Wednesday, May 31, 2006

Approaching from the opposite direction

It's taken a long time to make it through the British legal system, but an important test case is due to begin this week. You may have heard about the fight by a lesbian couple to have their marriage (which took place in Canada) recognised in the UK. The outcome of this case could have interesting implications for our campaign.

In Canada, any couple are free to marry, whether heterosexual or homosexual - there is no distinction between different types of marriage or legal partnership. If this were the case in the UK, we would not need to run the Equal Partnership Campaign - there would be no more legal segregation on grounds of sex or sexuality, although presumably it would be too much to ask that the silly requirement of reciting 'declarations' out loud be abolished.

The test case - brought by Sue Wilkinson and Celia Kitzinger - is challenging the bizarre situation whereby if a heterosexual couple are married in Canada, their marriage is recognised as a marriage in the UK, whereas a homosexual marriage contracted in Canada is magically transformed into a Civil Partnership under UK law.

If the couple succeed and the court decides that their marriage should be recognised as such, this would not mean that marriage has to be available to homosexuals in the UK, but it would mean that some gay couples in the UK would be married and some would be civil partners. This would highlight the absurdity of having two parallel systems bestowing the same legal rights.

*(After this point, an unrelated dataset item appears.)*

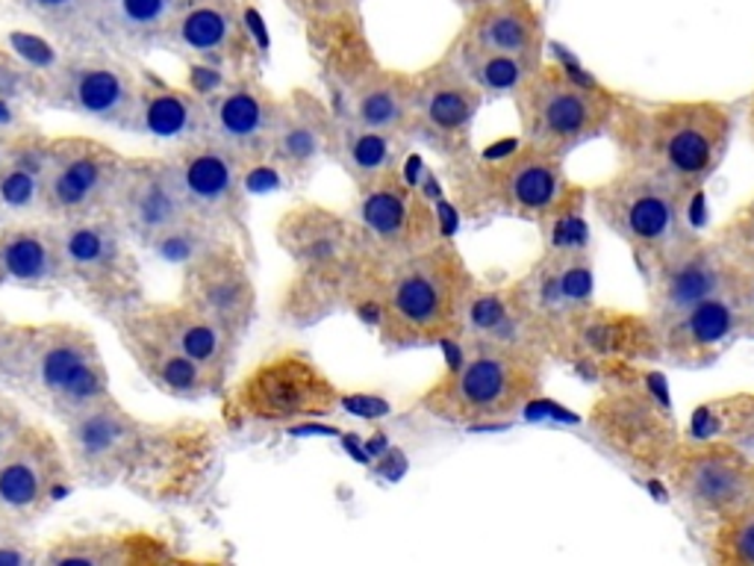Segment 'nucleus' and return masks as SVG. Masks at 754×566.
Wrapping results in <instances>:
<instances>
[{"label": "nucleus", "mask_w": 754, "mask_h": 566, "mask_svg": "<svg viewBox=\"0 0 754 566\" xmlns=\"http://www.w3.org/2000/svg\"><path fill=\"white\" fill-rule=\"evenodd\" d=\"M69 101L77 113L106 124L130 122L136 109V92L130 80L109 65H86L71 71Z\"/></svg>", "instance_id": "obj_30"}, {"label": "nucleus", "mask_w": 754, "mask_h": 566, "mask_svg": "<svg viewBox=\"0 0 754 566\" xmlns=\"http://www.w3.org/2000/svg\"><path fill=\"white\" fill-rule=\"evenodd\" d=\"M133 124L136 130L157 142H189L198 139V133L207 127V113L198 101L175 88H157L136 95V109H133Z\"/></svg>", "instance_id": "obj_31"}, {"label": "nucleus", "mask_w": 754, "mask_h": 566, "mask_svg": "<svg viewBox=\"0 0 754 566\" xmlns=\"http://www.w3.org/2000/svg\"><path fill=\"white\" fill-rule=\"evenodd\" d=\"M478 277L448 237L416 254L384 263L357 310H369L380 343L410 352L457 343Z\"/></svg>", "instance_id": "obj_2"}, {"label": "nucleus", "mask_w": 754, "mask_h": 566, "mask_svg": "<svg viewBox=\"0 0 754 566\" xmlns=\"http://www.w3.org/2000/svg\"><path fill=\"white\" fill-rule=\"evenodd\" d=\"M481 104L483 92L448 51L442 60L412 74V139L425 142L446 166L469 157Z\"/></svg>", "instance_id": "obj_11"}, {"label": "nucleus", "mask_w": 754, "mask_h": 566, "mask_svg": "<svg viewBox=\"0 0 754 566\" xmlns=\"http://www.w3.org/2000/svg\"><path fill=\"white\" fill-rule=\"evenodd\" d=\"M30 560L24 548L12 543V539H0V566H21Z\"/></svg>", "instance_id": "obj_42"}, {"label": "nucleus", "mask_w": 754, "mask_h": 566, "mask_svg": "<svg viewBox=\"0 0 754 566\" xmlns=\"http://www.w3.org/2000/svg\"><path fill=\"white\" fill-rule=\"evenodd\" d=\"M184 192L171 168H142L124 186V216L136 233L157 239L186 219Z\"/></svg>", "instance_id": "obj_26"}, {"label": "nucleus", "mask_w": 754, "mask_h": 566, "mask_svg": "<svg viewBox=\"0 0 754 566\" xmlns=\"http://www.w3.org/2000/svg\"><path fill=\"white\" fill-rule=\"evenodd\" d=\"M277 109L281 101L265 95L263 88L239 83L212 101L207 124L221 148H228L239 159H260L269 157Z\"/></svg>", "instance_id": "obj_21"}, {"label": "nucleus", "mask_w": 754, "mask_h": 566, "mask_svg": "<svg viewBox=\"0 0 754 566\" xmlns=\"http://www.w3.org/2000/svg\"><path fill=\"white\" fill-rule=\"evenodd\" d=\"M237 35V15L221 0H198L177 18V39L195 53L224 51Z\"/></svg>", "instance_id": "obj_35"}, {"label": "nucleus", "mask_w": 754, "mask_h": 566, "mask_svg": "<svg viewBox=\"0 0 754 566\" xmlns=\"http://www.w3.org/2000/svg\"><path fill=\"white\" fill-rule=\"evenodd\" d=\"M752 504H754V486H752Z\"/></svg>", "instance_id": "obj_48"}, {"label": "nucleus", "mask_w": 754, "mask_h": 566, "mask_svg": "<svg viewBox=\"0 0 754 566\" xmlns=\"http://www.w3.org/2000/svg\"><path fill=\"white\" fill-rule=\"evenodd\" d=\"M545 360L486 343H460V357L419 396V410L454 428H499L543 396Z\"/></svg>", "instance_id": "obj_4"}, {"label": "nucleus", "mask_w": 754, "mask_h": 566, "mask_svg": "<svg viewBox=\"0 0 754 566\" xmlns=\"http://www.w3.org/2000/svg\"><path fill=\"white\" fill-rule=\"evenodd\" d=\"M35 384L69 413L106 398V371L83 334H62L44 345L35 357Z\"/></svg>", "instance_id": "obj_19"}, {"label": "nucleus", "mask_w": 754, "mask_h": 566, "mask_svg": "<svg viewBox=\"0 0 754 566\" xmlns=\"http://www.w3.org/2000/svg\"><path fill=\"white\" fill-rule=\"evenodd\" d=\"M713 237L740 260H754V195L722 221Z\"/></svg>", "instance_id": "obj_39"}, {"label": "nucleus", "mask_w": 754, "mask_h": 566, "mask_svg": "<svg viewBox=\"0 0 754 566\" xmlns=\"http://www.w3.org/2000/svg\"><path fill=\"white\" fill-rule=\"evenodd\" d=\"M48 159L51 157H42V154H24V157H15L7 166H0V210H33L44 195Z\"/></svg>", "instance_id": "obj_38"}, {"label": "nucleus", "mask_w": 754, "mask_h": 566, "mask_svg": "<svg viewBox=\"0 0 754 566\" xmlns=\"http://www.w3.org/2000/svg\"><path fill=\"white\" fill-rule=\"evenodd\" d=\"M127 336H130L136 360L142 363V369L148 371L150 378L157 380L159 387L168 389L171 396L198 398L212 387V375L195 360H189L186 354L171 348L168 343L157 339L148 331H142L139 325H127Z\"/></svg>", "instance_id": "obj_32"}, {"label": "nucleus", "mask_w": 754, "mask_h": 566, "mask_svg": "<svg viewBox=\"0 0 754 566\" xmlns=\"http://www.w3.org/2000/svg\"><path fill=\"white\" fill-rule=\"evenodd\" d=\"M30 3L39 9H48V12H62V9L74 7L77 0H30Z\"/></svg>", "instance_id": "obj_44"}, {"label": "nucleus", "mask_w": 754, "mask_h": 566, "mask_svg": "<svg viewBox=\"0 0 754 566\" xmlns=\"http://www.w3.org/2000/svg\"><path fill=\"white\" fill-rule=\"evenodd\" d=\"M708 560L716 566H754V504L713 522Z\"/></svg>", "instance_id": "obj_37"}, {"label": "nucleus", "mask_w": 754, "mask_h": 566, "mask_svg": "<svg viewBox=\"0 0 754 566\" xmlns=\"http://www.w3.org/2000/svg\"><path fill=\"white\" fill-rule=\"evenodd\" d=\"M175 0H115V18L124 30L133 33H148L166 24L171 15Z\"/></svg>", "instance_id": "obj_40"}, {"label": "nucleus", "mask_w": 754, "mask_h": 566, "mask_svg": "<svg viewBox=\"0 0 754 566\" xmlns=\"http://www.w3.org/2000/svg\"><path fill=\"white\" fill-rule=\"evenodd\" d=\"M669 490L704 525L752 504L754 460L720 437H684L663 472Z\"/></svg>", "instance_id": "obj_9"}, {"label": "nucleus", "mask_w": 754, "mask_h": 566, "mask_svg": "<svg viewBox=\"0 0 754 566\" xmlns=\"http://www.w3.org/2000/svg\"><path fill=\"white\" fill-rule=\"evenodd\" d=\"M354 221L360 224L371 254L392 263L442 239V221L433 203L404 180V171L357 189Z\"/></svg>", "instance_id": "obj_13"}, {"label": "nucleus", "mask_w": 754, "mask_h": 566, "mask_svg": "<svg viewBox=\"0 0 754 566\" xmlns=\"http://www.w3.org/2000/svg\"><path fill=\"white\" fill-rule=\"evenodd\" d=\"M457 42L474 44V48L492 53H507L531 65H540L545 33L531 0H492L486 7L469 12V21Z\"/></svg>", "instance_id": "obj_23"}, {"label": "nucleus", "mask_w": 754, "mask_h": 566, "mask_svg": "<svg viewBox=\"0 0 754 566\" xmlns=\"http://www.w3.org/2000/svg\"><path fill=\"white\" fill-rule=\"evenodd\" d=\"M171 171L189 210L212 216L237 207L239 189H242V159L221 148L219 142L186 148Z\"/></svg>", "instance_id": "obj_24"}, {"label": "nucleus", "mask_w": 754, "mask_h": 566, "mask_svg": "<svg viewBox=\"0 0 754 566\" xmlns=\"http://www.w3.org/2000/svg\"><path fill=\"white\" fill-rule=\"evenodd\" d=\"M60 248L62 260L83 274L109 272L122 256L118 237L106 224H95V221L71 224L60 237Z\"/></svg>", "instance_id": "obj_36"}, {"label": "nucleus", "mask_w": 754, "mask_h": 566, "mask_svg": "<svg viewBox=\"0 0 754 566\" xmlns=\"http://www.w3.org/2000/svg\"><path fill=\"white\" fill-rule=\"evenodd\" d=\"M0 166H3V163H0Z\"/></svg>", "instance_id": "obj_49"}, {"label": "nucleus", "mask_w": 754, "mask_h": 566, "mask_svg": "<svg viewBox=\"0 0 754 566\" xmlns=\"http://www.w3.org/2000/svg\"><path fill=\"white\" fill-rule=\"evenodd\" d=\"M619 101L610 88L563 62H540L513 95L522 142L557 157L607 136Z\"/></svg>", "instance_id": "obj_6"}, {"label": "nucleus", "mask_w": 754, "mask_h": 566, "mask_svg": "<svg viewBox=\"0 0 754 566\" xmlns=\"http://www.w3.org/2000/svg\"><path fill=\"white\" fill-rule=\"evenodd\" d=\"M237 405L256 422L292 424L336 413L343 396L307 354L277 352L248 371L237 389Z\"/></svg>", "instance_id": "obj_10"}, {"label": "nucleus", "mask_w": 754, "mask_h": 566, "mask_svg": "<svg viewBox=\"0 0 754 566\" xmlns=\"http://www.w3.org/2000/svg\"><path fill=\"white\" fill-rule=\"evenodd\" d=\"M407 139L389 136V133L369 130L360 124L343 122L336 118V136L331 157L345 168V175L352 177L354 186H371L389 175L401 171L404 154H407Z\"/></svg>", "instance_id": "obj_27"}, {"label": "nucleus", "mask_w": 754, "mask_h": 566, "mask_svg": "<svg viewBox=\"0 0 754 566\" xmlns=\"http://www.w3.org/2000/svg\"><path fill=\"white\" fill-rule=\"evenodd\" d=\"M133 433H136V422L124 413L122 407L113 405L109 396L71 413V451L88 469L106 467V463L118 460L124 449H130Z\"/></svg>", "instance_id": "obj_29"}, {"label": "nucleus", "mask_w": 754, "mask_h": 566, "mask_svg": "<svg viewBox=\"0 0 754 566\" xmlns=\"http://www.w3.org/2000/svg\"><path fill=\"white\" fill-rule=\"evenodd\" d=\"M62 248L42 230H12L0 237V277L21 286H42L60 277Z\"/></svg>", "instance_id": "obj_33"}, {"label": "nucleus", "mask_w": 754, "mask_h": 566, "mask_svg": "<svg viewBox=\"0 0 754 566\" xmlns=\"http://www.w3.org/2000/svg\"><path fill=\"white\" fill-rule=\"evenodd\" d=\"M596 375L601 392L587 410L593 437L633 472L663 478L684 433L660 375L642 363H616Z\"/></svg>", "instance_id": "obj_5"}, {"label": "nucleus", "mask_w": 754, "mask_h": 566, "mask_svg": "<svg viewBox=\"0 0 754 566\" xmlns=\"http://www.w3.org/2000/svg\"><path fill=\"white\" fill-rule=\"evenodd\" d=\"M587 201L596 219L628 245L642 274L693 233L687 221L693 201L642 168L619 163L614 175L589 189Z\"/></svg>", "instance_id": "obj_7"}, {"label": "nucleus", "mask_w": 754, "mask_h": 566, "mask_svg": "<svg viewBox=\"0 0 754 566\" xmlns=\"http://www.w3.org/2000/svg\"><path fill=\"white\" fill-rule=\"evenodd\" d=\"M593 283V254L578 242H554L525 274L510 281V290L543 336L548 360H563L572 331L596 304Z\"/></svg>", "instance_id": "obj_8"}, {"label": "nucleus", "mask_w": 754, "mask_h": 566, "mask_svg": "<svg viewBox=\"0 0 754 566\" xmlns=\"http://www.w3.org/2000/svg\"><path fill=\"white\" fill-rule=\"evenodd\" d=\"M186 295L230 336H239L254 316V283L242 256L228 245H207L189 263Z\"/></svg>", "instance_id": "obj_16"}, {"label": "nucleus", "mask_w": 754, "mask_h": 566, "mask_svg": "<svg viewBox=\"0 0 754 566\" xmlns=\"http://www.w3.org/2000/svg\"><path fill=\"white\" fill-rule=\"evenodd\" d=\"M133 325H139L142 331H148L180 354H186L189 360L210 371L212 378H221V371L228 366L233 336L221 325H216L210 316H203L201 310H195L192 304L157 310L148 316L133 318Z\"/></svg>", "instance_id": "obj_25"}, {"label": "nucleus", "mask_w": 754, "mask_h": 566, "mask_svg": "<svg viewBox=\"0 0 754 566\" xmlns=\"http://www.w3.org/2000/svg\"><path fill=\"white\" fill-rule=\"evenodd\" d=\"M642 277L649 292L646 313L658 322L699 301L743 290V260L731 254L716 237L690 233Z\"/></svg>", "instance_id": "obj_12"}, {"label": "nucleus", "mask_w": 754, "mask_h": 566, "mask_svg": "<svg viewBox=\"0 0 754 566\" xmlns=\"http://www.w3.org/2000/svg\"><path fill=\"white\" fill-rule=\"evenodd\" d=\"M748 133H752V142H754V95H752V104H748Z\"/></svg>", "instance_id": "obj_47"}, {"label": "nucleus", "mask_w": 754, "mask_h": 566, "mask_svg": "<svg viewBox=\"0 0 754 566\" xmlns=\"http://www.w3.org/2000/svg\"><path fill=\"white\" fill-rule=\"evenodd\" d=\"M336 136V115L307 92L281 104L274 124L269 157L290 177H307L325 157H331Z\"/></svg>", "instance_id": "obj_20"}, {"label": "nucleus", "mask_w": 754, "mask_h": 566, "mask_svg": "<svg viewBox=\"0 0 754 566\" xmlns=\"http://www.w3.org/2000/svg\"><path fill=\"white\" fill-rule=\"evenodd\" d=\"M115 163L97 148H77L48 159L44 195L56 210L77 212L95 203L109 186Z\"/></svg>", "instance_id": "obj_28"}, {"label": "nucleus", "mask_w": 754, "mask_h": 566, "mask_svg": "<svg viewBox=\"0 0 754 566\" xmlns=\"http://www.w3.org/2000/svg\"><path fill=\"white\" fill-rule=\"evenodd\" d=\"M743 298H746L748 318H752V334H754V260H743Z\"/></svg>", "instance_id": "obj_43"}, {"label": "nucleus", "mask_w": 754, "mask_h": 566, "mask_svg": "<svg viewBox=\"0 0 754 566\" xmlns=\"http://www.w3.org/2000/svg\"><path fill=\"white\" fill-rule=\"evenodd\" d=\"M660 360L678 369H704L729 352L740 336L752 334L743 290L699 301L676 316L658 318Z\"/></svg>", "instance_id": "obj_14"}, {"label": "nucleus", "mask_w": 754, "mask_h": 566, "mask_svg": "<svg viewBox=\"0 0 754 566\" xmlns=\"http://www.w3.org/2000/svg\"><path fill=\"white\" fill-rule=\"evenodd\" d=\"M451 53L460 62V69L469 74L474 86L481 88L483 97H501V95H516V88L527 80V74L536 69L531 62L519 60V56H507V53H492L474 44L457 42Z\"/></svg>", "instance_id": "obj_34"}, {"label": "nucleus", "mask_w": 754, "mask_h": 566, "mask_svg": "<svg viewBox=\"0 0 754 566\" xmlns=\"http://www.w3.org/2000/svg\"><path fill=\"white\" fill-rule=\"evenodd\" d=\"M557 154L516 142L499 154H469L448 163L457 210L469 219H519L557 230L584 201V186L572 184Z\"/></svg>", "instance_id": "obj_3"}, {"label": "nucleus", "mask_w": 754, "mask_h": 566, "mask_svg": "<svg viewBox=\"0 0 754 566\" xmlns=\"http://www.w3.org/2000/svg\"><path fill=\"white\" fill-rule=\"evenodd\" d=\"M21 428H24V422H21V416H18L15 407L0 398V454L7 451L9 442L15 440Z\"/></svg>", "instance_id": "obj_41"}, {"label": "nucleus", "mask_w": 754, "mask_h": 566, "mask_svg": "<svg viewBox=\"0 0 754 566\" xmlns=\"http://www.w3.org/2000/svg\"><path fill=\"white\" fill-rule=\"evenodd\" d=\"M457 343L501 345V348H516V352L536 354V357L548 360L543 336L531 322V316L522 310L519 298L510 290V283H504V286L478 283L474 286L472 298L465 304Z\"/></svg>", "instance_id": "obj_22"}, {"label": "nucleus", "mask_w": 754, "mask_h": 566, "mask_svg": "<svg viewBox=\"0 0 754 566\" xmlns=\"http://www.w3.org/2000/svg\"><path fill=\"white\" fill-rule=\"evenodd\" d=\"M660 360L658 325L649 313H631L619 307H593L572 331L563 363L580 369L601 371L616 363Z\"/></svg>", "instance_id": "obj_15"}, {"label": "nucleus", "mask_w": 754, "mask_h": 566, "mask_svg": "<svg viewBox=\"0 0 754 566\" xmlns=\"http://www.w3.org/2000/svg\"><path fill=\"white\" fill-rule=\"evenodd\" d=\"M339 97L343 106L334 113L336 118L412 139V74L366 65L343 80Z\"/></svg>", "instance_id": "obj_17"}, {"label": "nucleus", "mask_w": 754, "mask_h": 566, "mask_svg": "<svg viewBox=\"0 0 754 566\" xmlns=\"http://www.w3.org/2000/svg\"><path fill=\"white\" fill-rule=\"evenodd\" d=\"M734 127V106L722 101H619L607 136L622 166L642 168L695 201L729 157Z\"/></svg>", "instance_id": "obj_1"}, {"label": "nucleus", "mask_w": 754, "mask_h": 566, "mask_svg": "<svg viewBox=\"0 0 754 566\" xmlns=\"http://www.w3.org/2000/svg\"><path fill=\"white\" fill-rule=\"evenodd\" d=\"M457 3H463V7L469 9V12H472V9H478V7H486V3H492V0H457Z\"/></svg>", "instance_id": "obj_46"}, {"label": "nucleus", "mask_w": 754, "mask_h": 566, "mask_svg": "<svg viewBox=\"0 0 754 566\" xmlns=\"http://www.w3.org/2000/svg\"><path fill=\"white\" fill-rule=\"evenodd\" d=\"M65 463L51 433L21 428L0 454V511L33 513L53 495Z\"/></svg>", "instance_id": "obj_18"}, {"label": "nucleus", "mask_w": 754, "mask_h": 566, "mask_svg": "<svg viewBox=\"0 0 754 566\" xmlns=\"http://www.w3.org/2000/svg\"><path fill=\"white\" fill-rule=\"evenodd\" d=\"M316 3L322 9H343L345 3H348V0H316Z\"/></svg>", "instance_id": "obj_45"}]
</instances>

This could eventually have the consequence that marriage would have to be made available to all. This would obviously be a far superior state of affairs to that which obtains at the moment. However, we believe that marriage has broader social, sexual and historical connotations than simple legal partnership - connotations which many heterosexuals currently reject, and which deter many principled couples from forming the legal commitment that they would like to have. In addition, we do have some sympathy with committed Christians and others who feel that marriage should be protected as a peculiarly spiritual relationship set apart from legal practicalities - though we maintain that this position is only defensible if a non-marriage legal partnership is available equally to everyone.

So while we wish Ms Wilkinson and Ms Kitzinger every success in their fight to expose absurdity and win recognition for their marriage, we also hope that their case - by highlighting the obvious nonsense of a two-tier system - will ultimately strengthen the case for civil partnerships, rather than marriage, being the universally accessible, morally neutral form of legal partnership in the UK.